> _TASK TO CARRY OUT_: Would you copy out the whole listing exactly as given?

> _DATA FOR THIS TASK_:

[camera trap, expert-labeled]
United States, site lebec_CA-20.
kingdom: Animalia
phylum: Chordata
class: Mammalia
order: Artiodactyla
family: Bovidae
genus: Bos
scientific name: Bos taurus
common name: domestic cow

> _RESULT BELOW_:
[camera trap, expert-labeled]
United States, site lebec_CA-20.
kingdom: Animalia
phylum: Chordata
class: Mammalia
order: Artiodactyla
family: Bovidae
genus: Bos
scientific name: Bos taurus
common name: domestic cow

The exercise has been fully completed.